- Opening Delimiter -

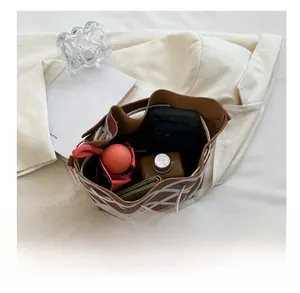 Interior view showing capacity for phone, umbrella, and wallet in bucket bag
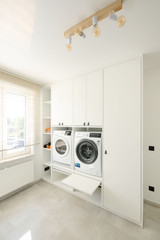 Colonne sur mesure blanche avec lave-linge et sèche-linge intégrés dans une buanderie lumineuse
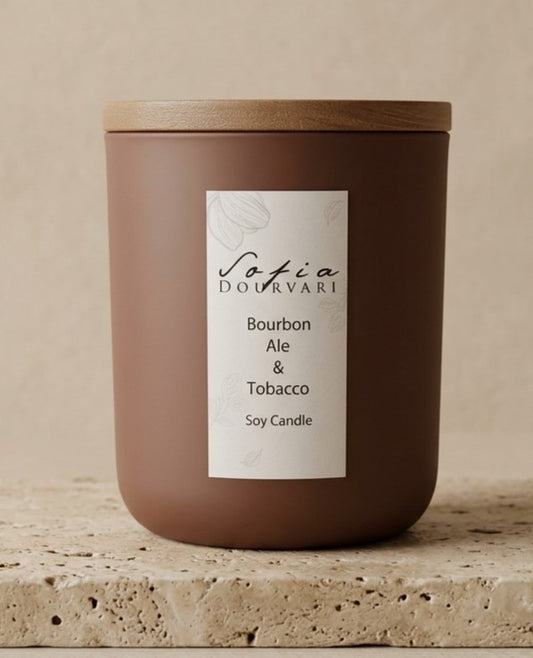 ofia Dourvari Bourbon Ale & Tobacco soy scented candle in a rich terracotta matte vessel with wooden lid, on a stone surface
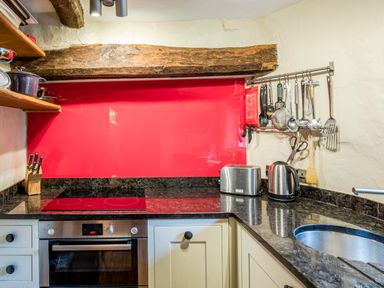 A kitchen with electric stove oven knife block toaster kettle and hanging utensils at Knotts Cottage in Troutbeck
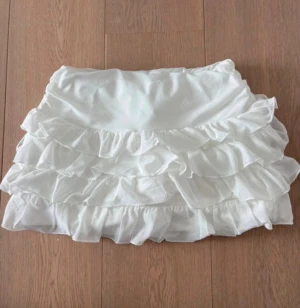 Vit volangskort kjolshorts - Supersöta vita skorts med flera lager volanger. Kjolshortsen har en elastisk midja och är gjorda i ett mjukt, lätt tyg som ger en flowy känsla. Perfekt för dig som gillar en feminin och trendig stil med extra rörelse i plagget.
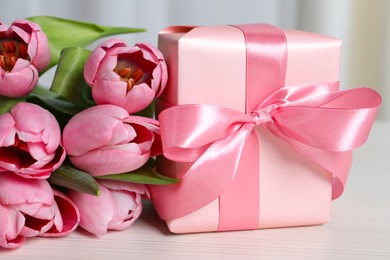 Beautiful gift box with bow and pink tulip flowers on white table, closeup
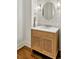 Elegant bathroom with a vanity featuring a marble countertop, wooden cabinet, and octagon mirror with decorative sconces at 3925 Sheldon Ne Dr, Atlanta, GA 30342
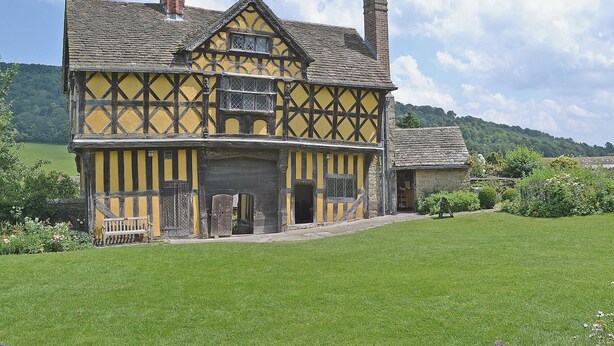 A traditional half-timbered house with a stone chimney, a wooden bench, and a well-maintained lawn. - 3 bedroom accommodation in Broome Chatwall, near Church Stretton (Broome Chatwall, near Church Stretton)
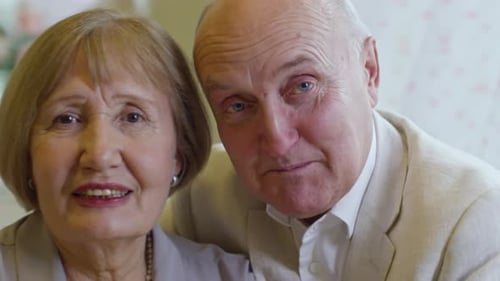 Senior Couple Smiling Together at Home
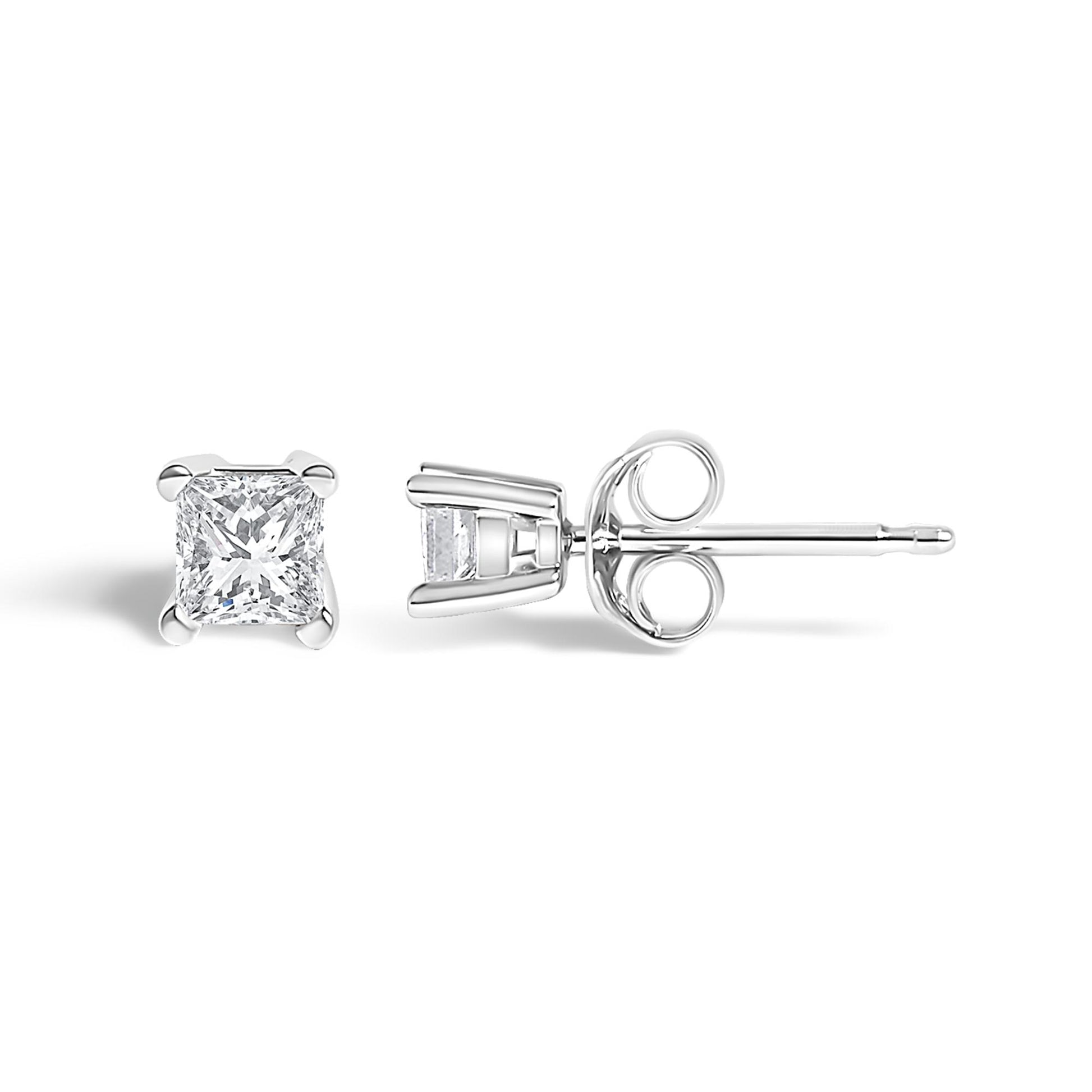 Pair of white metal stud earrings with princess-shaped white gemstones in prong settings, shown from front and side angles on a white background.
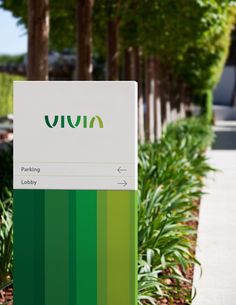 a green and white sign sitting on the side of a road next to some trees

- Closing Delimiter -

■ DESCRIPTION OF THE TASK
Leave every image out and retype the entries above word for word.

■ RESULT
 Interior view showing capacity for phone, umbrella, and wallet in bucket bag
 Colonne sur mesure blanche avec lave-linge et sèche-linge intégrés dans une buanderie lumineuse
 ofia Dourvari Bourbon Ale & Tobacco soy scented candle in a rich terracotta matte vessel with wooden lid, on a stone surface
 A kitchen with electric stove oven knife block toaster kettle and hanging utensils at Knotts Cottage in Troutbeck
 Vit volangskort kjolshorts - Supersöta vita skorts med flera lager volanger. Kjolshortsen har en elastisk midja och är gjorda i ett mjukt, lätt tyg som ger en flowy känsla. Perfekt för dig som gillar en feminin och trendig stil med extra rörelse i plagget.
 Beautiful gift box with bow and pink tulip flowers on white table, closeup
 Elegant bathroom with a vanity featuring a marble countertop, wooden cabinet, and octagon mirror with decorative sconces at 3925 Sheldon Ne Dr, Atlanta, GA 30342
 A traditional half-timbered house with a stone chimney, a wooden bench, and a well-maintained lawn. - 3 bedroom accommodation in Broome Chatwall, near Church Stretton (Broome Chatwall, near Church Stretton)
 Senior Couple Smiling Together at Home
 Pair of white metal stud earrings with princess-shaped white gemstones in prong settings, shown from front and side angles on a white background.
 a green and white sign sitting on the side of a road next to some trees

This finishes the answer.